Senator Harry Reid of Nevada said the Reno incident was unacceptable [EPA]
A US air traffic controller has been suspended from his job after falling asleep while a medical flight was landing in the state of Nevada, marking the fifth lapse so far this year among controllers at American airports.
The controller at Reno-Tahoe International Airport was out of communication for about 16 minutes when the aircraft carrying at least three people was landing about at 2am local time on Wednesday, the Federal Aviation Administration (FAA) said.
No injuries were reported as a result of the incident, but the head of the airport has called for increased staffing.
In response to the lapses, the FAA announced that it was immediately putting a second controller on the midnight shift at 26 airports and a radar facility around the country that have only one overnight person.
"I am totally outraged by these incidents. This is absolutely unacceptable," Ray LaHood, the US transportation secretary said in a statement.
"The American public trusts us to run a safe system.

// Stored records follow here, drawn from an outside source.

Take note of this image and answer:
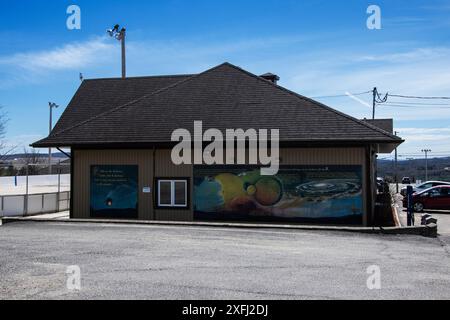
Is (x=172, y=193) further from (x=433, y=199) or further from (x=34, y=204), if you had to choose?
(x=433, y=199)

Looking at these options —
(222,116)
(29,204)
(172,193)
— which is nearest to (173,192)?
(172,193)

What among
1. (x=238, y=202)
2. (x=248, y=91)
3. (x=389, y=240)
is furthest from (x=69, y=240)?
(x=248, y=91)

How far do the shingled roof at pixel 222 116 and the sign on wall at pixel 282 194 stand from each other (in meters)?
1.58

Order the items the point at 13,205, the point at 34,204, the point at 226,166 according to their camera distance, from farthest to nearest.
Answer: the point at 34,204 → the point at 13,205 → the point at 226,166

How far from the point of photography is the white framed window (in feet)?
68.1

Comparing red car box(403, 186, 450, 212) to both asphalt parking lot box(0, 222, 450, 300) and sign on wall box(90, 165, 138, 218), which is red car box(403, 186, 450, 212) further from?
sign on wall box(90, 165, 138, 218)

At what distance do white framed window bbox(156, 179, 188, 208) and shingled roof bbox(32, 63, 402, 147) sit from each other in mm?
1973

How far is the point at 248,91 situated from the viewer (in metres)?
22.6

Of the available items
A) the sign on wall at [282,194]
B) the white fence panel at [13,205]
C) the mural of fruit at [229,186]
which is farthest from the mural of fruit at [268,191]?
the white fence panel at [13,205]

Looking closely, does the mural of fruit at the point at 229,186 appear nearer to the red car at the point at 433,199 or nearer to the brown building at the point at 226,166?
the brown building at the point at 226,166

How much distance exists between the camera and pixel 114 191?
844 inches

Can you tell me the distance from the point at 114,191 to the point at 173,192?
2.75 meters

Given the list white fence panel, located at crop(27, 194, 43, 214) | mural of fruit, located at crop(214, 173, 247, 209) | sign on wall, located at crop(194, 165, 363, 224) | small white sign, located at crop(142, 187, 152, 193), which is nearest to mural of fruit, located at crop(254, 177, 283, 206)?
sign on wall, located at crop(194, 165, 363, 224)
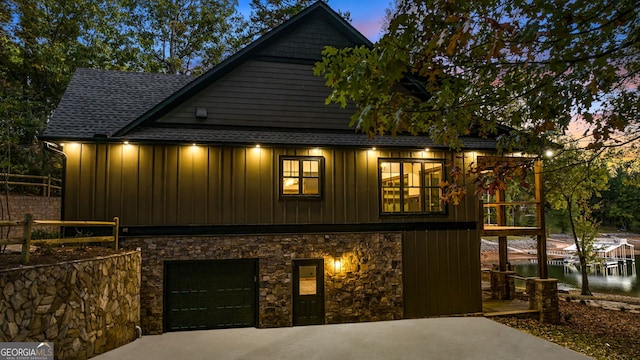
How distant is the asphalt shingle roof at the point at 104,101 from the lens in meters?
8.22

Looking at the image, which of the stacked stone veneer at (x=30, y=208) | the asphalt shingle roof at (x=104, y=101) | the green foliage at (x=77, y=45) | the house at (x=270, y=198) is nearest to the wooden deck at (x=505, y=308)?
the house at (x=270, y=198)

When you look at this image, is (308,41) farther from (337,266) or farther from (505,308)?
(505,308)

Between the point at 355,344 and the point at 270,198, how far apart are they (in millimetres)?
3595

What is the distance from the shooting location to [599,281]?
22219 millimetres

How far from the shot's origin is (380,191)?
946cm

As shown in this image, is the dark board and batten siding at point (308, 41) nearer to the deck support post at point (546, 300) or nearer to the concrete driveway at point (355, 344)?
the concrete driveway at point (355, 344)

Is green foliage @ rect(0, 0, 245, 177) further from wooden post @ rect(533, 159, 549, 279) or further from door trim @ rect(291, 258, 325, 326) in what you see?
wooden post @ rect(533, 159, 549, 279)

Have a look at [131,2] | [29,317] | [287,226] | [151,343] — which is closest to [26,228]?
[29,317]

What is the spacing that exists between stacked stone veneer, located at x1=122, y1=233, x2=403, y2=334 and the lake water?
45.6 ft

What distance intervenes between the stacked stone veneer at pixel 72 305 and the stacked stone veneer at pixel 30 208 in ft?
31.6

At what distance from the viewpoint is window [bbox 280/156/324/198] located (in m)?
8.99

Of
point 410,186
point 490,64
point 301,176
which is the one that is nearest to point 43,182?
point 301,176

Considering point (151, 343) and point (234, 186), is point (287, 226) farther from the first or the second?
point (151, 343)

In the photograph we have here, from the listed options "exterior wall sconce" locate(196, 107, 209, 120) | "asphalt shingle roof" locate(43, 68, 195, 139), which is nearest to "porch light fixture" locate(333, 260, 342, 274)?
"exterior wall sconce" locate(196, 107, 209, 120)
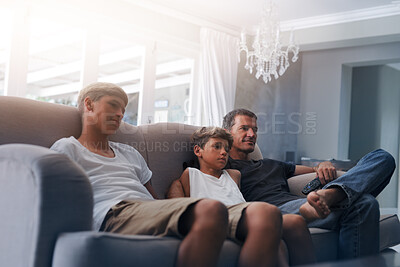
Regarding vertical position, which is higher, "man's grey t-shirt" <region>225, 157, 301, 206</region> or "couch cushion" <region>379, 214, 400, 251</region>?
"man's grey t-shirt" <region>225, 157, 301, 206</region>

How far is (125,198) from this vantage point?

Safety is our No. 1 priority and I am committed to working 24/7 until these problems are corrected."
Krys Bart, an airport chief, said earlier: "The flying public needs an assurance from the FAA that this situation will be addressed at all airports."
She said the pilot of the Reno-bound medical flight and airport staff had tried to contact the controller multiple times without success.
The FAA said the pilot was in contact with regional radar controllers in northern California during the landing.
Last month, the FAA put two controllers on duty during the midnight shift at the Reno-Tahoe airport, but went back to one controller several days later after implementing new procedures, Ian Gregor, FAA spokesman said.
Elsewhere, two jetliners landed at Washington's Reagan National Airport last month without tower assistance after the lone air traffic supervisor fell asleep.
An investigation by the FAA uncovered a second incident of an air traffic controller sleeping on the job in February during the midnight shift at McGhee Tyson Airport in Knoxville, Tenn.
The agency also said a controller in Seattle had been suspended for falling asleep during a morning shift on Monday.
The controller already faced punishment for falling asleep on two other occasions during an evening shift in January, the FAA said.
In addition, two controllers in Texas were suspended after two failed hand-offs two weeks ago.
LaHood previously ordered an examination of controller staffing at airports across the nation and directed that two controllers staff the midnight shift in Washington.
A separate investigation was ordered by the House of Representatives Transportation and Infrastructure Committee.
Senator Harry Reid of Nevada said the Reno incident was unacceptable, and his office was asking the FAA that a minimum of two air traffic control personnel work in the tower at all times.
The incidents come nearly five years after a fatal crash in Kentucky in which a controller was working alone.
Investigators said the controller in Kentucky was most likely suffering from fatigue, although they placed responsibility for the crash that took 49 lives on the pilots.
The National Air Traffic Controllers Association has warned against putting controllers alone on shifts and assigning tiring work schedules.
At most airport towers, there is no bathroom in the cab, the room on the top of the tower.
With only one controller on duty, the position has to go unattended at times if the controller needs to use a bathroom.
It is common for the nearest bathroom to be located down a flight of stairs from the cab.